Nicole White was only 23 years old when she got the life-changing news of a breast cancer diagnosis.
It was 2007, and as a young single mother of two at the time, Nicole was working at an OBGYN clinic in Texas. Even though women’s health was a big part of her daily routine, she wasn’t well versed in breast health.
She was taking a shower one day when she felt a lump on her breast. She spoke with a nurse practitioner friend at the clinic about it, who suggested it might just be built-up tissue after she recently gave birth. They went forward with a biopsy anyway, which came back positive for breast cancer.
Nicole remembers not fully registering the news when the doctor sat down with her to discuss the results. “I don’t think I actually reacted until I got in my car by myself,” she says. “But I did everything they told me to do.
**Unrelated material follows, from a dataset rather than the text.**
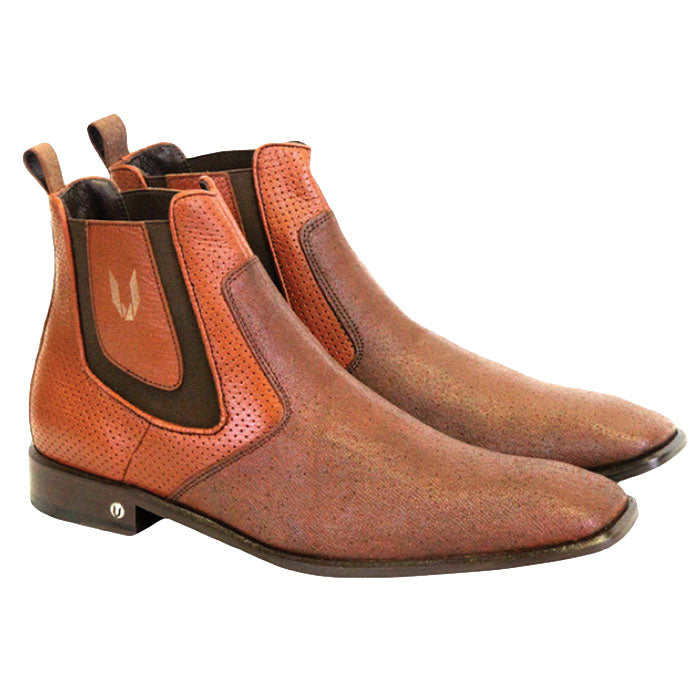 Vestigium Cat Shark Chelsea Boots Cognac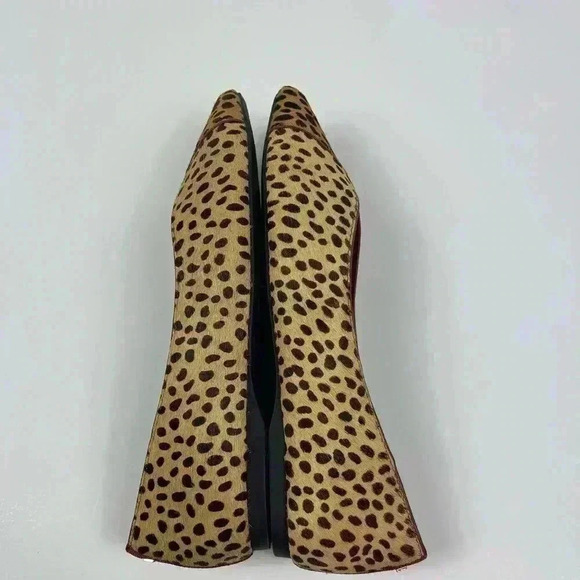 BIRDIES The Goldfinch Faux Animal Hair Cheetah Womens 6 Nonslip Sandal Pointed - Picture 14 of 14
I was 23 years old — I didn’t know anything about breast cancer.”
Her treatment plan was aggressive, considering her stronger health as a young patient, and included heavy doses of chemotherapy as well as radiation.
After two years of treatment, she went into remission and gets a mammogram every year to ensure that she continues to be cancer free.
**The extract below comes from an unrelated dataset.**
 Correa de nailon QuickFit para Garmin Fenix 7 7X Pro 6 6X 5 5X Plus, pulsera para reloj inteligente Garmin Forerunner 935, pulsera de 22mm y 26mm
Seventeen years later, Nicole now works as a medical assistant with Our Lady of the Lake Health in the office of family medicine physician Michael Bodin, MD. She’s much loved by the team at Dr. Bodin’s office and is known for being great with her patients. That’s especially true for her elderly patients, who she spends extra time with to make sure they feel heard and that their care plan is clearly explained to them.
Nicole still gets emotional talking about her cancer journey and what she went through at such a young age.
“I didn’t have anyone in my corner at the time. It was kind of hard,” she says. “But it was just about staying positive and moving forward. My kids gave me a lot of strength.”
And she shares that strength today with other women who are going through their own breast cancer battle.
Nicole says it’s important for women to talk about their experiences together as a way to support each other.
“If you don’t talk about it, you’ll never get over it,” she says. “You can be an advocate for someone who is going through it and maybe doesn’t know how to handle the situation. I talk about it often just to reassure myself, too.”
For Nicole, even though her cancer experience was many years ago, it still feels embedded in her short-term memory, she says. “It’s something that sticks with you and you think about for the rest of your life.”
Nicole is being honored as one of Our Lady of the Lake’s Geaux Heroes, which recognizes incredible stories of strength and resilience. She will be recognized at the LSU Women’s Basketball game on February 11.